Seit über siebzig Jahren gibt es einen jüdischen Staat. Erdacht und aufgebaut von europäischen Juden, die Jahrhunderte lang immer wieder Gewalt und Diskriminierung erlebt hatten. Nach der Erfahrung des Holocaust stimmte die Weltgemeinschaft 1947 für eine Teilung des damaligen britischen Mandatsgebiets Palästina in einen jüdischen und einen arabischen Teil. Die Juden akzeptierten dankbar, die Araber verweigerten ihre Zustimmung, friedliches Zusammenleben oder gut nachbarschaftliches Nebeneinander ist bislang nicht gelungen.

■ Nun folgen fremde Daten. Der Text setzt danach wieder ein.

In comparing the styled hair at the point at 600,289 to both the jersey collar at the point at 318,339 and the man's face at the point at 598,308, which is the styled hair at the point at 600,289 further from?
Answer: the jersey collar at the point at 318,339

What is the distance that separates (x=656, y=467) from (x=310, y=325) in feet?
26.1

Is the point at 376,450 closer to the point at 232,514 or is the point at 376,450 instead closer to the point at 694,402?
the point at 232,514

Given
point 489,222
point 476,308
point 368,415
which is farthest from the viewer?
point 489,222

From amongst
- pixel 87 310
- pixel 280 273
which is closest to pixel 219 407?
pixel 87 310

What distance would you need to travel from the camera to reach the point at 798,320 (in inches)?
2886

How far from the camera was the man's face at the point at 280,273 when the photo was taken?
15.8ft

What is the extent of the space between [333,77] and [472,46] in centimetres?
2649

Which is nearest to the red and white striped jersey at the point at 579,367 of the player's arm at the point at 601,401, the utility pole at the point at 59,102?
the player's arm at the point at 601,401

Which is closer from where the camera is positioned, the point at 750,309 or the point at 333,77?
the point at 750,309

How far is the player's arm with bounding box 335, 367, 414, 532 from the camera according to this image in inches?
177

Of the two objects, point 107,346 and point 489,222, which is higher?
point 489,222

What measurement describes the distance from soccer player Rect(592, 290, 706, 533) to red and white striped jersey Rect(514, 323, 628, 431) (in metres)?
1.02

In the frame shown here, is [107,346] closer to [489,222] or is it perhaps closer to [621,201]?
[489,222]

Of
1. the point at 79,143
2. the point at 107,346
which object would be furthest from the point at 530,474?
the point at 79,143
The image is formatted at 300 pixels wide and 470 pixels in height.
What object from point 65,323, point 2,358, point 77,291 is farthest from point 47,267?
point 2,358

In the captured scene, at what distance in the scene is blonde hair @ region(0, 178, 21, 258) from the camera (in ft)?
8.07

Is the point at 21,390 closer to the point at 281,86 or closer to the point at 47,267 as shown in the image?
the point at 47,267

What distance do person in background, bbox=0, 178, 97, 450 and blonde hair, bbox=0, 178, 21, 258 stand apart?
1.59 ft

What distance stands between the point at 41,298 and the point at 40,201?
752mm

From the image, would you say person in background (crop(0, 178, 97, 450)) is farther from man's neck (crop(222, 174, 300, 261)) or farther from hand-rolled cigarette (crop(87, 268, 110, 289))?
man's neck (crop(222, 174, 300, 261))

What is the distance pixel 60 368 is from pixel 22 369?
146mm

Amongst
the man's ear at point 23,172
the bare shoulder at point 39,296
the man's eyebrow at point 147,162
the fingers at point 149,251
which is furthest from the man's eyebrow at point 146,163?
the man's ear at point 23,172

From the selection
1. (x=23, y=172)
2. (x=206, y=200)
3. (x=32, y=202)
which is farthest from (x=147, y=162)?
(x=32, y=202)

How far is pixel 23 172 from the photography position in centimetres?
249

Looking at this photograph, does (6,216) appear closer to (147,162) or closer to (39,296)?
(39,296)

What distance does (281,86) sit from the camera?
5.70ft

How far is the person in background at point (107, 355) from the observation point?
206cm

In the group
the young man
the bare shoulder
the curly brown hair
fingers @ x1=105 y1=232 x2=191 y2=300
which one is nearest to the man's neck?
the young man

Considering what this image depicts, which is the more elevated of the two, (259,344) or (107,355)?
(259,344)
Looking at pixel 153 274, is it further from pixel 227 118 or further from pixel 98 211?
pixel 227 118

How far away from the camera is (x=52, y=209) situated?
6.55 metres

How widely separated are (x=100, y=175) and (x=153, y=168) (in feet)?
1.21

Hoffnung auf eine tragfähige Zweistaatenlösung brachten die Osloer Verträge in den 1990er Jahren. Heute jedoch ist offenbar: Israel wird nicht 700.000 jüdische Siedler aus besetztem palästinensischen Gebiet ins israelische Kernland umsiedeln. Im Gegenteil: die Regierung Netanjahu schickt sich an, mit dem Segen der USA diese Gebiete zu annektieren.
Ein Buch, das weh tut
Der israelische Philosoph Omri Boehm nimmt das zum Anlass, mit seinem neuen Buch all jene und insbesondere die Deutschen, die noch immer von einer Zweistaatenlösung träumen, aus ihrem „dogmatischen Schlummer“ zu wecken. „Israel – eine Utopie“ ist ein Buch, das weh tut. Denn der Autor räumt in fünf Kapiteln mit vielen Vorstellungen auf, an denen liberale Israelfreunde hierzulande schlafwandlerisch festhalten.
Eine Idee von 1977
Inspiriert ist Boehms Utopie auch von der „Republik Haifa“, Israels drittgrößter Stadt, in der er, anders als in Tel Aviv oder Jerusalem, „Araber und Juden wie selbstverständlich die Liebe, das Gespräch und das Leben miteinander teilen“ sieht. Und ebenso, das ist die kleine Sensation dieses Buches, von einem Vorschlag, über den der rechte Ministerpräsident Menachem Begin 1977 im israelischen Parlament bereits abstimmen ließ. Er sieht Autonomie und die israelische Staatsbürgerschaft für die Palästinenser vor und ist ein Absehen von der Forderung nach einem jüdischen Staat.
Für das gedeihliche Zusammenleben der Ethnien fordert Boehm die „Kunst des Vergessens“. So nennte er „eine Politik, die daran erinnert den Holocaust und die Nakba zu vergessen, um sie nicht länger als Säulen unserer Politik zu verewigen, sondern abzutragen.“
Dass derzeit für solche Überlegungen weder auf palästinensischer noch auf jüdischer Seite eine Mehrheit zu finden ist, spricht nicht gegen das Buch. Es ist klar in der Analyse bestehender Verhältnisse, bestimmt in seiner Argumentation, originell in der Aktualisierung vergangener Diskurse und notwendig hinsichtlich einer demokratischen Perspektive für Israel.